CONSIGNE:
Dans le texte sur la diplomatie et la lâcheté, recopiez tout ce qui va de « Quelqu’un a fait » jusqu'à « Allons voir ! », ces mots compris.

TEXTE À LIRE:
Ne pas dire ce que l’on pense : diplomatie ou lâcheté ?
Quelqu’un a fait cette déclaration sur un forum : « Si tout le monde disait à tout le monde ce que tout le monde pense de tout le monde, plus personne ne parlerait à personne ». Cette personne a fait cette déclaration justement pour intervenir sur une question ouverte sur le forum qui demande : Ne pas dire ce que l'on pense : diplomatie ou lâcheté ? Et si nous nous mettons à y réfléchir ? Est-ce pour ne pas blesser notre interlocuteur ou est-ce par peur de la réaction de ce dernier que nous ne lui disons pas ce que nous pensons. Autrement dit, nous le faisons pour lui ou pour nous ? Allons voir !
D’abord, il convient de nous entendre sur la signification de ces deux termes dans le contexte que nous les abordons dans ce texte. La diplomatie dont il s’agit ici prend le sens de souplesse, habilité, adresse, prudence dans la conduite d’un entretien ou d’une affaire difficile tandis que la lâcheté se réfère à un manque de courage, d’énergie morale, de fermeté. (Cf. Dictionnaire de français Larousse)
Maintenant, nous allons nous en tenir à ces définitions pour pouvoir comprendre dans quel camp nous nous positionnons quand nous ne disons pas exactement ce que nous pensons des autres.

DONNÉES EXTRAITES:
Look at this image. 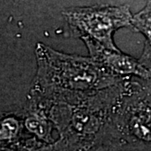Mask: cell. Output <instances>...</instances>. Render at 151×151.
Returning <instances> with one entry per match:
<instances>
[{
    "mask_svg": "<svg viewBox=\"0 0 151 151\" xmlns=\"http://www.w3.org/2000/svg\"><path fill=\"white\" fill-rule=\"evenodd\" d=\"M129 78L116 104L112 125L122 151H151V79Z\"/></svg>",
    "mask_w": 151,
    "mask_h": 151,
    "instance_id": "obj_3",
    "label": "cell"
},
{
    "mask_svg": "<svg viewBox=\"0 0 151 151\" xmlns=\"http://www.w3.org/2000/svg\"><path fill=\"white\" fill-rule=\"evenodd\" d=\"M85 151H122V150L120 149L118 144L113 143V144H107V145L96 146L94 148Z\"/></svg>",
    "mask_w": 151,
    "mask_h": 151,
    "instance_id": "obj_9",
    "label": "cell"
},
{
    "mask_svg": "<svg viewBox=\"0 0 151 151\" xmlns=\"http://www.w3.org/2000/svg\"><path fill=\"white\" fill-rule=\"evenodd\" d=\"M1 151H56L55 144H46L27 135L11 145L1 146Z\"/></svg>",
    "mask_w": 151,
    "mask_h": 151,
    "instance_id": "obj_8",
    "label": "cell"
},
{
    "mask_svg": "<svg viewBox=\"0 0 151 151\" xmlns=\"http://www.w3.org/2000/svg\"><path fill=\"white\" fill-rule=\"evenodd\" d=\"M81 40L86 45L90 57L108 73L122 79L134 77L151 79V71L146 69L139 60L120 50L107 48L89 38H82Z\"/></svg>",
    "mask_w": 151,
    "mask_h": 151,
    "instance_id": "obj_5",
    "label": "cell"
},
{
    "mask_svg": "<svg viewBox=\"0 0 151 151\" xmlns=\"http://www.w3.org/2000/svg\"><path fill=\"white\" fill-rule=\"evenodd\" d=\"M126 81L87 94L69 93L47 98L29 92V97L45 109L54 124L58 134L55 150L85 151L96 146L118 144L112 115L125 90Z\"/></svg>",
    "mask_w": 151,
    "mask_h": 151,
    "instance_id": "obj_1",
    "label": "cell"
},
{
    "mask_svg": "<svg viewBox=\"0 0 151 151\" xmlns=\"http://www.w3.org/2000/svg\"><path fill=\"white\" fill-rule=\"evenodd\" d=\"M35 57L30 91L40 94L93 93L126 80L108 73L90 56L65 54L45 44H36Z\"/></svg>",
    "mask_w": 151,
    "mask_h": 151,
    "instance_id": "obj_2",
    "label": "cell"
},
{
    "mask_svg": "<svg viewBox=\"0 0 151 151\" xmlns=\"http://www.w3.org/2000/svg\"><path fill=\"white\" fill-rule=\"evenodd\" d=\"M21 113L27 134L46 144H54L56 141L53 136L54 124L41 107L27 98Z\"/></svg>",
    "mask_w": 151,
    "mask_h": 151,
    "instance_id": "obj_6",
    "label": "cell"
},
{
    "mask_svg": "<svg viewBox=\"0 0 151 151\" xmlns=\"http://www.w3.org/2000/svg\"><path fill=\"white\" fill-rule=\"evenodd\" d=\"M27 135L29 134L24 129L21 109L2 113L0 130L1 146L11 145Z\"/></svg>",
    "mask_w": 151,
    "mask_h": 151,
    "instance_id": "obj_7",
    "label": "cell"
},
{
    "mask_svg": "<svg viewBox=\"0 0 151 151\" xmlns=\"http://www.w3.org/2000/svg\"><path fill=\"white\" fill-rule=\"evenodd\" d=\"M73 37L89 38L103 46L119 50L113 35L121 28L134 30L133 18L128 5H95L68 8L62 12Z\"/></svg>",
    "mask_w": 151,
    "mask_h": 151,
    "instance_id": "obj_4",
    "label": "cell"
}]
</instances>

---

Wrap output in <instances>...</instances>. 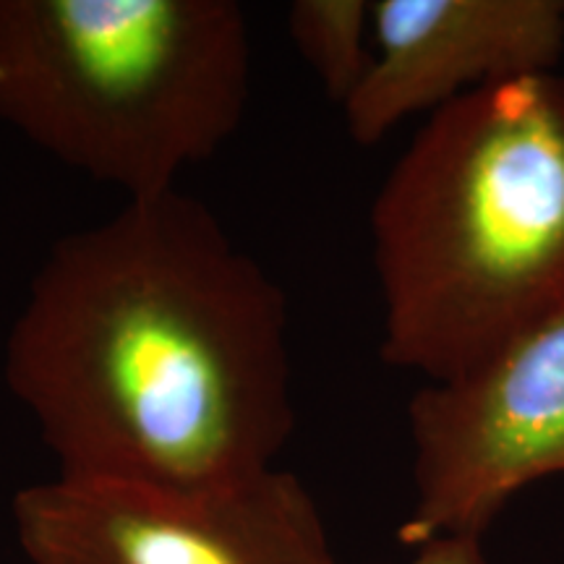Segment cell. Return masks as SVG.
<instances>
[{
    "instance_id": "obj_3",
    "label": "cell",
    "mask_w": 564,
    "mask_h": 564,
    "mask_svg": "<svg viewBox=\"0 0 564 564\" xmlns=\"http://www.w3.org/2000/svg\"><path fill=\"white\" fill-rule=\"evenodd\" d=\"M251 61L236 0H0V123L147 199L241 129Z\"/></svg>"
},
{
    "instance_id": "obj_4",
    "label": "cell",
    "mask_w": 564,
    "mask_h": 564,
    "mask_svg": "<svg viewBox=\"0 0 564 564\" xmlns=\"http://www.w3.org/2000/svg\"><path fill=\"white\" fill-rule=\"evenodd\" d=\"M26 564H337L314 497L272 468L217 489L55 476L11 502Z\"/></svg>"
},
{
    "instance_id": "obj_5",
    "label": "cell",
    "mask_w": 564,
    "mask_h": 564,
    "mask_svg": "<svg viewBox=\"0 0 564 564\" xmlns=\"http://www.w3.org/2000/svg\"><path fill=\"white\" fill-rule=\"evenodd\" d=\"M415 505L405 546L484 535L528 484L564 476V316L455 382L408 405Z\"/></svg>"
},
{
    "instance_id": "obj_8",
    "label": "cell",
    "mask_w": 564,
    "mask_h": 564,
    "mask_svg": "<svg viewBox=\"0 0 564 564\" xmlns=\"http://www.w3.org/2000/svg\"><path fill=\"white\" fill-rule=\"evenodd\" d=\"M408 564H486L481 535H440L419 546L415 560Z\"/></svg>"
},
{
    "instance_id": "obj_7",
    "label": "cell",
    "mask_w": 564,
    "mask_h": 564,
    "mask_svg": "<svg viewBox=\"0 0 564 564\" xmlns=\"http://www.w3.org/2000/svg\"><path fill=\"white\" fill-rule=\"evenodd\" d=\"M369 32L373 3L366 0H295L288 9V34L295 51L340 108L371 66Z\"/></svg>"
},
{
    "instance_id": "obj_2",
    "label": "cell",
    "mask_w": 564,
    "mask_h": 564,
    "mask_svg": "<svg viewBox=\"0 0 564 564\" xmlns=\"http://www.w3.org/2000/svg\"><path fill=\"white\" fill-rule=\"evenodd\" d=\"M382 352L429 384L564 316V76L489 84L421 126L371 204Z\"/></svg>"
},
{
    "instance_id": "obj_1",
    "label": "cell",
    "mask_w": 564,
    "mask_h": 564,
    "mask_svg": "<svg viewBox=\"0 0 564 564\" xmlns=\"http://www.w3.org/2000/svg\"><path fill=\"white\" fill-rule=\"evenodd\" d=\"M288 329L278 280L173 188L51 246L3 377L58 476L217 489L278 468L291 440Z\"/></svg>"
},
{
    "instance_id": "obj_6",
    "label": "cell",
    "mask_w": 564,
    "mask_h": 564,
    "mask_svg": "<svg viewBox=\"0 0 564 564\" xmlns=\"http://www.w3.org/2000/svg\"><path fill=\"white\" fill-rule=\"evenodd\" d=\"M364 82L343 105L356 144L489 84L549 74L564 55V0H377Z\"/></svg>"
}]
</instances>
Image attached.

CORRIGÉ:
Quelqu’un a fait cette déclaration sur un forum : « Si tout le monde disait à tout le monde ce que tout le monde pense de tout le monde, plus personne ne parlerait à personne ». Cette personne a fait cette déclaration justement pour intervenir sur une question ouverte sur le forum qui demande : Ne pas dire ce que l'on pense : diplomatie ou lâcheté ? Et si nous nous mettons à y réfléchir ? Est-ce pour ne pas blesser notre interlocuteur ou est-ce par peur de la réaction de ce dernier que nous ne lui disons pas ce que nous pensons. Autrement dit, nous le faisons pour lui ou pour nous ? Allons voir !